The Washing Well
The Washing Well is a social enterprise that exists to provide safe, affordable laundry access.
We often don’t consider the toll doing laundry has on us each week, but for residents of Lower Price Hill, this hasn’t been the case. When the last laundromat in the area closed 10 years ago, inadequate or nonexistent access forced families to travel 2 miles to the nearest facility. Accessible only by bus or car, the 60% of residents who rely on public transportation spent 15-20 minutes one-way to reach laundry service. If a typical neighborhood family were to make this trip once a week, it would cost nearly 1/9 of their monthly income. Stories of hardship made it clear this vacancy was a public health crisis and access to safe, affordable, and local laundry was needed. In 2016, The Washing Well opened as a social enterprise to meet this need. Currently, the laundromat is incorporated within Community Matters, a 501(c)3 nonprofit organization, and employs residents from the community. To date, it has helped over 1,500 families wash 82,000 loads of laundry.

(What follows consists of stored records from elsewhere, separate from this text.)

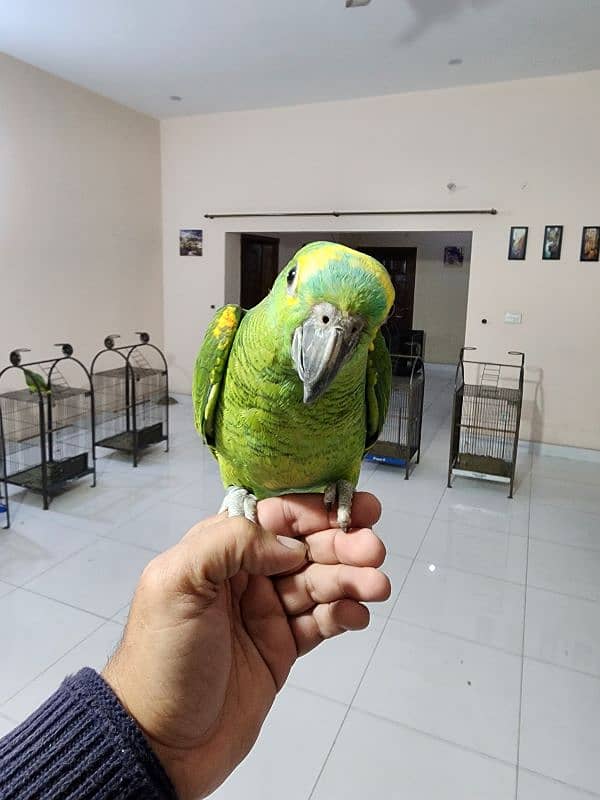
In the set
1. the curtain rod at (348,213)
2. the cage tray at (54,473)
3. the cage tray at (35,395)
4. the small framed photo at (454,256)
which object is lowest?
the cage tray at (54,473)

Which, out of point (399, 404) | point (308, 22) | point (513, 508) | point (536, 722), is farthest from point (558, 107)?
point (536, 722)

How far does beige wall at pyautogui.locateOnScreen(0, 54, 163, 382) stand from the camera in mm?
4812

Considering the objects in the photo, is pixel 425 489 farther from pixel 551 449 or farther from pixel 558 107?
pixel 558 107

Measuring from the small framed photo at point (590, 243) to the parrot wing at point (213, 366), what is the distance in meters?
4.71

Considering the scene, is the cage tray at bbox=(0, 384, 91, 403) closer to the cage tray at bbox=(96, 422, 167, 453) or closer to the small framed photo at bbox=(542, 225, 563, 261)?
the cage tray at bbox=(96, 422, 167, 453)

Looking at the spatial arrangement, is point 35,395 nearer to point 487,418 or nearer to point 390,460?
point 390,460

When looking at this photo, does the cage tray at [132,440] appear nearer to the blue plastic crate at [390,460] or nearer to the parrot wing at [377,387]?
the blue plastic crate at [390,460]

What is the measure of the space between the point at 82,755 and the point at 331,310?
0.79 meters

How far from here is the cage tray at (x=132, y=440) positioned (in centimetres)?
465

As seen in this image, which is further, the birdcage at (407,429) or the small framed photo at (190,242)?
the small framed photo at (190,242)

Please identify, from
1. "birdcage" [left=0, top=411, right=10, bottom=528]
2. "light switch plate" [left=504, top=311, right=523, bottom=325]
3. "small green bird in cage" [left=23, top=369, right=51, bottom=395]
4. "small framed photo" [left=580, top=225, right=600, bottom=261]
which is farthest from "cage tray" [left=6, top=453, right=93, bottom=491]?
"small framed photo" [left=580, top=225, right=600, bottom=261]

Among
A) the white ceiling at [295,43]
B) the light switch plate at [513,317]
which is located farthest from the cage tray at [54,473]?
the light switch plate at [513,317]

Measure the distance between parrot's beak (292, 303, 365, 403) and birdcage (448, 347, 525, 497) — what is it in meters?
3.66

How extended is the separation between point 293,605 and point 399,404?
372cm
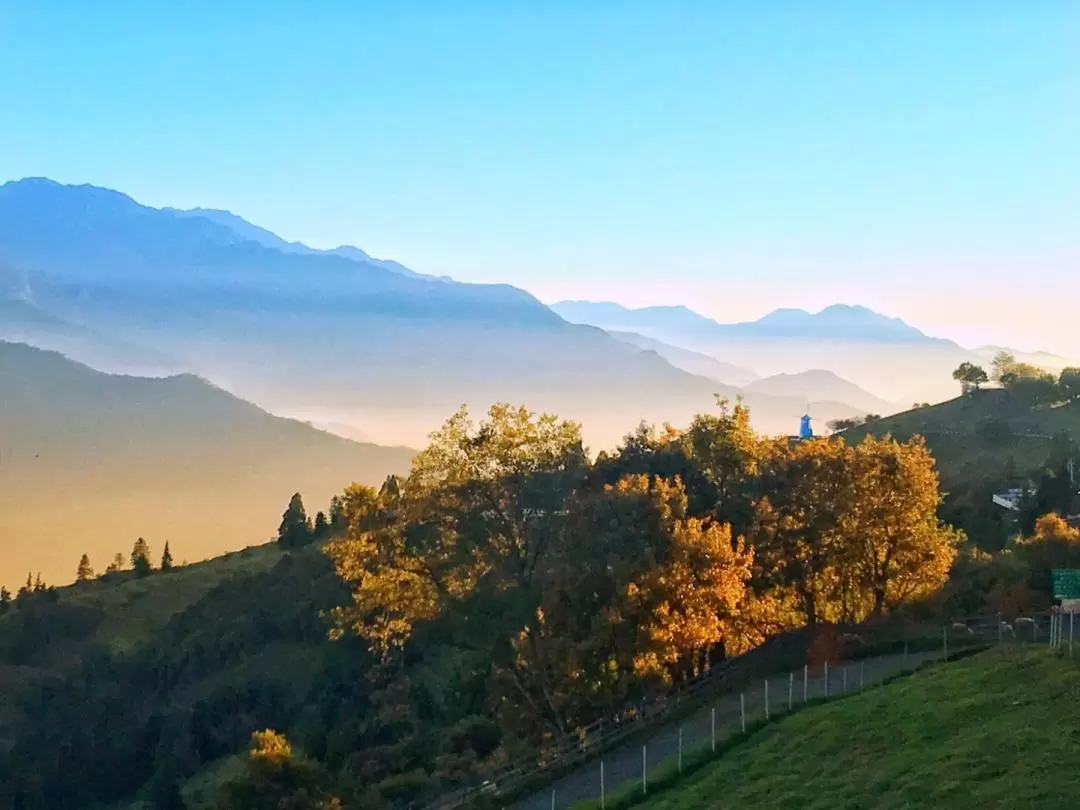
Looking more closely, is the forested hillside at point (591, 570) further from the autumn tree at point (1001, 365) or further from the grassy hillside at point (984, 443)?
the autumn tree at point (1001, 365)

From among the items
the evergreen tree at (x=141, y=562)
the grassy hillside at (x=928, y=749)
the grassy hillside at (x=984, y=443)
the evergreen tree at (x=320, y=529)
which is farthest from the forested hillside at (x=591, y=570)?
the evergreen tree at (x=141, y=562)

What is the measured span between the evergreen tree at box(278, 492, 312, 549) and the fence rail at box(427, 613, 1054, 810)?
98374mm

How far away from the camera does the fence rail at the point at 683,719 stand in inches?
1037

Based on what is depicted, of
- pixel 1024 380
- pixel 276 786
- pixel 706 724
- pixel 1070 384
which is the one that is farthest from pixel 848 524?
pixel 1024 380

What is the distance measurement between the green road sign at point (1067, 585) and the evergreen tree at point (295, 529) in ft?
354

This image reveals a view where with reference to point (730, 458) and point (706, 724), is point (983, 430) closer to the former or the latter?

The Washing Well saves residents from having to choose between doing their laundry in the bathtub or spending exorbitant amounts of time and money traveling to a faraway facility. It meets a basic human need with dignity, in a vibrant positive space with other neighbors creating community. With the unemployment rate at a staggering 66% in the area, it additionally meets a critical need for job creation. The long-term goal for the venture is to become self-sustaining, creating long-term jobs for residents and establishing community ownership. The $25,000 would support staff leadership training to start the process of transitioning ownership into a sustainable co-op model. These resident leaders have the opportunity to become first-time business owners and develop skills to empower an overall community voice. This enterprise will become the first of its kind in the neighborhood and will be a catalyst for reducing poverty and building a thriving, equitable community.
According to a 2016 study of 10 U.S. communities by the Center for Neighborhood Technology and The Knight Foundation, it was found that poverty could be reduced by 25% through the reduction of family expenses, targeted job creation, and smarter public and private investments. The Washing Well has already begun to see this lasting impact. Not only has it served a critical need providing access to clean laundry—the effects of which have been seen during the recent COVID-19 pandemic—but it also has helped reduce family expenses by nearly $1 million since opening. Additional job creation has subsequently increased household incomes. By continuing to invest in professional development and leadership training(s) for the employees and future-owners, this impact will only increase.